• [EXTRACT PROVIDED]:
Segment Open

A Visual Studio Code extension that makes multi-root workspaces actually usable.

The built-in Explorer gives no visual differentiation between workspace roots and their children, shows no git information per folder, and provides no quick way to open a terminal scoped to a specific root. Workspace Lens fixes all of that.

Features

Dedicated Activity Bar panel

A custom panel lists all workspace root folders at the top level. Expand any root to browse its files and sub-folders with full file-icon-theme support.

Git status per root folder

Each root folder row shows its current branch and status inline:

vscode.workspace.lens [main * ↑2 ↓1]
Indicator Meaning
[branch] Current branch name
* Uncommitted changes (dirty working tree)
↑N N commits ahead of remote
↓N N commits behind remote

Status updates live as you commit, stage, or switch branches — no manual refresh needed.

Visual distinction between root folders and children

Root folder rows are colored distinctly (teal by default) so they remain easy to spot when the tree is fully expanded. Both colors are themeable via workbench.colorCustomizations:

Color ID Purpose
workspaceLens.rootFolderForeground All root workspace folders
workspaceLens.workspaceFileFolderForeground The folder that contains the .code-workspace file
workspaceLens.activeWorkspaceFileForeground The currently loaded .code-workspace file

Workspace host folder

The folder containing your .code-workspace file is marked with a $(home) icon. Its row also shows which workspace file is currently loaded:

ai-workspace  [main]  ws:ps-workspace

Active workspace indicator

.code-workspace files in the tree are rendered with a distinct $(multiple-windows) icon. The currently loaded workspace file is highlighted in green and marked ● active.

Segment Closed

• [QUESTIONS ON THE MATERIAL]:
1/ Copy word for word the stretch of the Workspace Lens description from "A Visual Studio" through "all of that.".
2/ Resume the Workspace Lens description, writing on from its final sentence.
None of the data is needed.

• [DATA EXTRACT]:
Segment Open

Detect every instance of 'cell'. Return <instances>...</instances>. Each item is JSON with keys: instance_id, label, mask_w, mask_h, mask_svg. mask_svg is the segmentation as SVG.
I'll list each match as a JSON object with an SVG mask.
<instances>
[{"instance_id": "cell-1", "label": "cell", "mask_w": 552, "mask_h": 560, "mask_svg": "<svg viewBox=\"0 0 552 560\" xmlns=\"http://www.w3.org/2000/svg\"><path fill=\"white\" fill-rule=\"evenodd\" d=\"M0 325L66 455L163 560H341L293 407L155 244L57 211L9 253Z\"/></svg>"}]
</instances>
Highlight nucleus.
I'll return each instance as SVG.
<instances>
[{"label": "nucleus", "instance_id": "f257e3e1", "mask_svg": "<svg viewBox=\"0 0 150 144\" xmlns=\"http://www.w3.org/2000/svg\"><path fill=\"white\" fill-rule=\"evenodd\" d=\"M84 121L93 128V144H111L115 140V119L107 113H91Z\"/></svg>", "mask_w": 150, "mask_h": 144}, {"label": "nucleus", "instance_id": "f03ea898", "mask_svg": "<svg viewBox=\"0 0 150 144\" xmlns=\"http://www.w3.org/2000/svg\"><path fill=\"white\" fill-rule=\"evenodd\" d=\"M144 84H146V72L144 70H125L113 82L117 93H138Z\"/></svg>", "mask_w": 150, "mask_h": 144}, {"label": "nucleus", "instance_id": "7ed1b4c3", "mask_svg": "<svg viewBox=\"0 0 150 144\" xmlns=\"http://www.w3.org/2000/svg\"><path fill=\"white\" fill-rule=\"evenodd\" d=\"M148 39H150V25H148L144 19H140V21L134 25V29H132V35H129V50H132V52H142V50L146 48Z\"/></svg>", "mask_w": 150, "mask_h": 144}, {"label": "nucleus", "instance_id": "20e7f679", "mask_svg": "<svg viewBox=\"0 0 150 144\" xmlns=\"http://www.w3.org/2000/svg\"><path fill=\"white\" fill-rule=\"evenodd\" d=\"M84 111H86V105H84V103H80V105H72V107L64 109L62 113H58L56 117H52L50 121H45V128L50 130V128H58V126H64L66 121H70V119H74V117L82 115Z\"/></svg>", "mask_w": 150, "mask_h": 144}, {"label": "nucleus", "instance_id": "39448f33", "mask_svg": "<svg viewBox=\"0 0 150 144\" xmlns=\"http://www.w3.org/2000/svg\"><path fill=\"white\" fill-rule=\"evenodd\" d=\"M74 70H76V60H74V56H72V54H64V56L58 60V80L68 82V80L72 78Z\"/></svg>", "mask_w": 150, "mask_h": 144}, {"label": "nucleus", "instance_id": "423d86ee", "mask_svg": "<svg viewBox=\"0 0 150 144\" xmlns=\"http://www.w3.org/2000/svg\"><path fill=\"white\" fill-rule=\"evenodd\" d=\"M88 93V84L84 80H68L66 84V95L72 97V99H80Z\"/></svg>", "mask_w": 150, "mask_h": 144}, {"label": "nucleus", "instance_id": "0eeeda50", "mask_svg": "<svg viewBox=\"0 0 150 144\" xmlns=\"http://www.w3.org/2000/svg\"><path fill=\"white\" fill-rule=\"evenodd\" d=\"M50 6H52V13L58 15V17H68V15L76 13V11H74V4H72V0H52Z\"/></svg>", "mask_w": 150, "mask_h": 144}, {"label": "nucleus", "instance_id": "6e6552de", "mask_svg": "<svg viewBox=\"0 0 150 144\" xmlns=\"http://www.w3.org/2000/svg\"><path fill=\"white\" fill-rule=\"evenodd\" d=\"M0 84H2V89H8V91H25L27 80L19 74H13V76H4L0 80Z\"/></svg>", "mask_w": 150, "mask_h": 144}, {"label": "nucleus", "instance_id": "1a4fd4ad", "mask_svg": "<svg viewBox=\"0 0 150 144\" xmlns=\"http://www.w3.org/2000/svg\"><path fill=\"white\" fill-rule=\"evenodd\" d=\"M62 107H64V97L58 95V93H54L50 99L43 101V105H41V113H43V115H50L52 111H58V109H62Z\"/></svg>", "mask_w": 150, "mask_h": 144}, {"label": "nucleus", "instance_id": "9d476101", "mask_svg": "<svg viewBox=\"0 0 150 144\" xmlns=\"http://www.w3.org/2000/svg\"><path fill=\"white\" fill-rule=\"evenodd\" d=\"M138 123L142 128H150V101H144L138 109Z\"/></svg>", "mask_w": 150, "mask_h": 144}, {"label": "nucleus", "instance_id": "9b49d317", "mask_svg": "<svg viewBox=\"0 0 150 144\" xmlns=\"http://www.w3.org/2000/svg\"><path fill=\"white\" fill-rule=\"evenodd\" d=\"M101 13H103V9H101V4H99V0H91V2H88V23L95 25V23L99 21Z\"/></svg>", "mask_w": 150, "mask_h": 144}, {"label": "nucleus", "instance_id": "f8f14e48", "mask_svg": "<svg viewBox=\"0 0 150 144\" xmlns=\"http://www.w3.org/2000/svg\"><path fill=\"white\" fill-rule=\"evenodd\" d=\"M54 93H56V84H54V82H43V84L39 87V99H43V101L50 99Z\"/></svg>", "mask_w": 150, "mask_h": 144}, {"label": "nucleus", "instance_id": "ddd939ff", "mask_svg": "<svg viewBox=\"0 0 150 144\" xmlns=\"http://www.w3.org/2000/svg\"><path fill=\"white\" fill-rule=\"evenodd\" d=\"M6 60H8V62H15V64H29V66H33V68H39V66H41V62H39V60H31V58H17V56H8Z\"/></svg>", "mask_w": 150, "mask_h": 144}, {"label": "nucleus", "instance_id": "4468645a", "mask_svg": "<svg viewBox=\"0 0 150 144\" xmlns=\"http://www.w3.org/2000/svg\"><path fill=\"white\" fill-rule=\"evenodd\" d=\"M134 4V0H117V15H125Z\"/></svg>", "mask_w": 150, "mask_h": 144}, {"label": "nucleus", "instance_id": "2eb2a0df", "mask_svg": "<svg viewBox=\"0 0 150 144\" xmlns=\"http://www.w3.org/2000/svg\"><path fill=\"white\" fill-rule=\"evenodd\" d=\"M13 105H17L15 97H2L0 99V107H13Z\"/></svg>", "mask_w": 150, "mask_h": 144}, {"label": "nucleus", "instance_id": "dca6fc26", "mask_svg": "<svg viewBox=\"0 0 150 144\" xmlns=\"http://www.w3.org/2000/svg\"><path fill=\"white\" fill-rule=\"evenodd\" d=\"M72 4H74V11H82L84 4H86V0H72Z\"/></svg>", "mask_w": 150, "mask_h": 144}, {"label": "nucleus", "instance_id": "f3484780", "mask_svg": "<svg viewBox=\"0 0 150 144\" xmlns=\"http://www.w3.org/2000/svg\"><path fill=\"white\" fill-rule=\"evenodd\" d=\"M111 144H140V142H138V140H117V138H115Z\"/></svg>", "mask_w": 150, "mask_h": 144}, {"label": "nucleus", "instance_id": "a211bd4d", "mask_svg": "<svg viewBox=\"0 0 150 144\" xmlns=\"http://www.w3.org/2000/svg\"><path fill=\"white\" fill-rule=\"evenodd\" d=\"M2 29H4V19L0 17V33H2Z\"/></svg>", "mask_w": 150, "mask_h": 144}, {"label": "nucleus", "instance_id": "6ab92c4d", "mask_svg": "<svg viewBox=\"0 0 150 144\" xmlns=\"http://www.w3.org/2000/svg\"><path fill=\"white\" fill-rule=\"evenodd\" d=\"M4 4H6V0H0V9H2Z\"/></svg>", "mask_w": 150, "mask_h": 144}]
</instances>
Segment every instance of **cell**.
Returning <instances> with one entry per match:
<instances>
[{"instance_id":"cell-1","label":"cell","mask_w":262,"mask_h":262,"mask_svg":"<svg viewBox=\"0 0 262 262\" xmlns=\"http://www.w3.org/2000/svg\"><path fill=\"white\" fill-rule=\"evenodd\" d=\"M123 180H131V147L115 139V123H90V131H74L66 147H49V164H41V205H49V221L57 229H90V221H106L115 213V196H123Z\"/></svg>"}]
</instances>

Segment Closed

• [PER-TASK OUTPUTS]:
1/
A Visual Studio Code extension that makes multi-root workspaces actually usable.

The built-in Explorer gives no visual differentiation between workspace roots and their children, shows no git information per folder, and provides no quick way to open a terminal scoped to a specific root. Workspace Lens fixes all of that.

2/
Bookmarks panel

At the top of the tree, a dedicated Bookmarks section gives quick access to frequently used files.

  • Add bookmarks from file context menus with Add Bookmark (also available as an inline icon on hover)
  • Remove entries directly from the bookmark item with Remove Bookmark
  • Use the view title button Bookmark Active File to pin the currently open editor

Bookmarks are persisted in workspace state and restored automatically across sessions.

File management

Right-click any root folder or directory to create new files or folders directly inside it:

  • New File... — prompts for a name, creates the file, and opens it in the editor
  • New Folder... — prompts for a name and creates the directory

Right-click any file or directory to Delete it (moves to trash with a confirmation prompt).

Terminal launcher with reuse

Right-click any root folder or sub-directory and choose Open Terminal Here. The terminal opens at that folder's path. If a terminal for that folder is already open, it is focused instead of creating a duplicate.

Switch workspace

Right-click any .code-workspace file in the tree and choose Switch to This Workspace to reopen VS Code in that workspace.

Context menu actions

Item type Available actions
Root folder New File, New Folder, Open Terminal, Copy Path, Copy Relative Path, Reveal in File Manager
Sub-directory New File, New Folder, Open Terminal Here, Cut, Copy, Delete, Copy Path, Copy Relative Path, Reveal in File Manager, Add to Copilot Chat
File Open to the Side, Cut, Copy, Delete, Copy Path, Copy Relative Path, Open Timeline, Reveal in File Manager, Add to Copilot Chat, Add Bookmark
.code-workspace file Switch to This Workspace, Open to the Side, Cut, Copy, Delete, Copy Path, Copy Relative Path, Open Timeline, Reveal in File Manager, Add to Copilot Chat, Add Bookmark
Bookmark item Open File, Remove Bookmark

Requirements

  • VS Code ^1.85.0
  • The built-in vscode.git extension must be enabled (it is by default)

Extension settings

No settings yet. Color customization is available via standard workbench.colorCustomizations in your settings.json:

"workbench.colorCustomizations": {
    "workspaceLens.rootFolderForeground": "#4EC9B0",
    "workspaceLens.workspaceFileFolderForeground": "#FFD602",
    "workspaceLens.activeWorkspaceFileForeground": "#89D185"
}

Development

git clone https://github.com/elangelo/vscode.workspace.lens
cd vscode.workspace.lens
npm install
npm run compile

Press F5 to launch an Extension Development Host with the extension loaded. Open a .code-workspace file with multiple folders to test.